**GOAL OF THE EXERCISE:**
Turn the full listing below into a Markdown table with the columns Row and Text, giving each nonblank line its own numbered row and skipping the blank lines. Leave the pictures out.

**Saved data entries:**
((

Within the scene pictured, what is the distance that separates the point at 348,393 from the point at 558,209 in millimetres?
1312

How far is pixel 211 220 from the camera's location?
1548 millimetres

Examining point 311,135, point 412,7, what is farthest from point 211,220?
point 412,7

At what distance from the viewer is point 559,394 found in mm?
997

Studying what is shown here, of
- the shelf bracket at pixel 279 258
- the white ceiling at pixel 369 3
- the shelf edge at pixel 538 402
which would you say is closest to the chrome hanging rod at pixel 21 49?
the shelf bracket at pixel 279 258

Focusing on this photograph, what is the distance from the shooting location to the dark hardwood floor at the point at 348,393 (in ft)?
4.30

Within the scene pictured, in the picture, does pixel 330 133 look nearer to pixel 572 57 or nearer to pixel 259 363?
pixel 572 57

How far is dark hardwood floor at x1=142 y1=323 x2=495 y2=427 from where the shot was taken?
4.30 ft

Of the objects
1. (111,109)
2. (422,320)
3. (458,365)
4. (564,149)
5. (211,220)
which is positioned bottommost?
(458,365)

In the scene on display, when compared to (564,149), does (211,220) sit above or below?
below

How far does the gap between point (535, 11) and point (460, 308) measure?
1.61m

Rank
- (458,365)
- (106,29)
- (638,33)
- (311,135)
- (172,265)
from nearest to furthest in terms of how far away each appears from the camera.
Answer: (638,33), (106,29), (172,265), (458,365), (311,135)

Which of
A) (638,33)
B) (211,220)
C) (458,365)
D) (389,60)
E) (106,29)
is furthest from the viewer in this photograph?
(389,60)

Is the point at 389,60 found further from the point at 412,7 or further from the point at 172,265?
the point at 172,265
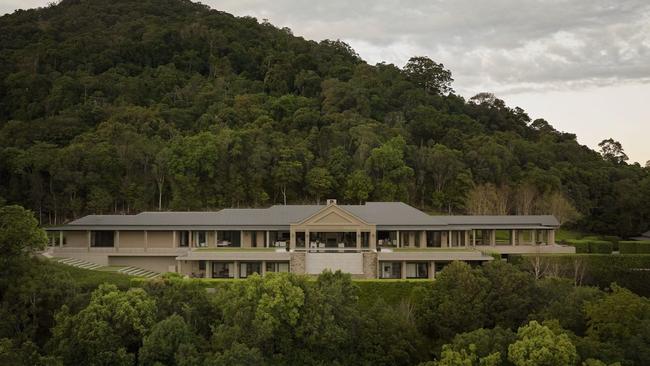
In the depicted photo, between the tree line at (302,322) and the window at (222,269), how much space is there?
10.6 meters

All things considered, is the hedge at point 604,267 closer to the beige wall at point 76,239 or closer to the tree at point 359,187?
the tree at point 359,187

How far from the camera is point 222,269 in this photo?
37.4 metres

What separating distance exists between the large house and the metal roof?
7cm

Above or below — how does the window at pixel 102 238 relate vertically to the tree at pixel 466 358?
above

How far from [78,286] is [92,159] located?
30.1 meters

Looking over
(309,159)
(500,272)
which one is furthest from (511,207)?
(500,272)

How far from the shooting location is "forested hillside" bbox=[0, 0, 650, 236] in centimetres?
5478

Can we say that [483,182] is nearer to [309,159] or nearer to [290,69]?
[309,159]

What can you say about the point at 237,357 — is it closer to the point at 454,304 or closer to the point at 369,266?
the point at 454,304

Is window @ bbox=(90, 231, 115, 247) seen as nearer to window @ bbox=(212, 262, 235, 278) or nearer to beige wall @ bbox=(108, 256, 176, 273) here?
beige wall @ bbox=(108, 256, 176, 273)

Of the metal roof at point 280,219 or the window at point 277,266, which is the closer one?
the window at point 277,266

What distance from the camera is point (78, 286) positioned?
86.8 feet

))

**EXERCISE SOLUTION:**
| Row | Text |
|---|---|
| 1 | Within the scene pictured, what is the distance that separates the point at 348,393 from the point at 558,209 in millimetres? |
| 2 | 1312 |
| 3 | How far is pixel 211 220 from the camera's location? |
| 4 | 1548 millimetres |
| 5 | Examining point 311,135, point 412,7, what is farthest from point 211,220? |
| 6 | point 412,7 |
| 7 | At what distance from the viewer is point 559,394 found in mm? |
| 8 | 997 |
| 9 | Studying what is shown here, of |
| 10 | - the shelf bracket at pixel 279 258 |
| 11 | - the white ceiling at pixel 369 3 |
| 12 | - the shelf edge at pixel 538 402 |
| 13 | which would you say is closest to the chrome hanging rod at pixel 21 49? |
| 14 | the shelf bracket at pixel 279 258 |
| 15 | Focusing on this photograph, what is the distance from the shooting location to the dark hardwood floor at the point at 348,393 (in ft)? |
| 16 | 4.30 |
| 17 | Within the scene pictured, in the picture, does pixel 330 133 look nearer to pixel 572 57 or nearer to pixel 259 363? |
| 18 | pixel 572 57 |
| 19 | How far is dark hardwood floor at x1=142 y1=323 x2=495 y2=427 from where the shot was taken? |
| 20 | 4.30 ft |
| 21 | Of the objects |
| 22 | 1. (111,109) |
| 23 | 2. (422,320) |
| 24 | 3. (458,365) |
| 25 | 4. (564,149) |
| 26 | 5. (211,220) |
| 27 | which is positioned bottommost? |
| 28 | (458,365) |
| 29 | In the scene on display, when compared to (564,149), does (211,220) sit above or below? |
| 30 | below |
| 31 | How far does the gap between point (535, 11) and point (460, 308) measure? |
| 32 | 1.61m |
| 33 | Rank |
| 34 | - (458,365) |
| 35 | - (106,29) |
| 36 | - (638,33) |
| 37 | - (311,135) |
| 38 | - (172,265) |
| 39 | from nearest to furthest in terms of how far away each appears from the camera. |
| 40 | Answer: (638,33), (106,29), (172,265), (458,365), (311,135) |
| 41 | Which of |
| 42 | A) (638,33) |
| 43 | B) (211,220) |
| 44 | C) (458,365) |
| 45 | D) (389,60) |
| 46 | E) (106,29) |
| 47 | is furthest from the viewer in this photograph? |
| 48 | (389,60) |
| 49 | Is the point at 389,60 found further from the point at 412,7 or further from the point at 172,265? |
| 50 | the point at 172,265 |
| 51 | In the depicted photo, between the tree line at (302,322) and the window at (222,269), how much space is there? |
| 52 | 10.6 meters |
| 53 | All things considered, is the hedge at point 604,267 closer to the beige wall at point 76,239 or closer to the tree at point 359,187? |
| 54 | the tree at point 359,187 |
| 55 | How far from the camera is point 222,269 in this photo? |
| 56 | 37.4 metres |
| 57 | What separating distance exists between the large house and the metal roof? |
| 58 | 7cm |
| 59 | Above or below — how does the window at pixel 102 238 relate vertically to the tree at pixel 466 358? |
| 60 | above |
| 61 | How far from [78,286] is [92,159] located? |
| 62 | 30.1 meters |
| 63 | Looking over |
| 64 | (309,159) |
| 65 | (500,272) |
| 66 | which one is furthest from (511,207)? |
| 67 | (500,272) |
| 68 | How far from the shooting location is "forested hillside" bbox=[0, 0, 650, 236] in centimetres? |
| 69 | 5478 |
| 70 | Can we say that [483,182] is nearer to [309,159] or nearer to [290,69]? |
| 71 | [309,159] |
| 72 | What can you say about the point at 237,357 — is it closer to the point at 454,304 or closer to the point at 369,266? |
| 73 | the point at 454,304 |
| 74 | Is window @ bbox=(90, 231, 115, 247) seen as nearer to window @ bbox=(212, 262, 235, 278) or nearer to beige wall @ bbox=(108, 256, 176, 273) here? |
| 75 | beige wall @ bbox=(108, 256, 176, 273) |
| 76 | Of the metal roof at point 280,219 or the window at point 277,266, which is the closer one? |
| 77 | the window at point 277,266 |
| 78 | What distance from the camera is point (78, 286) positioned? |
| 79 | 86.8 feet |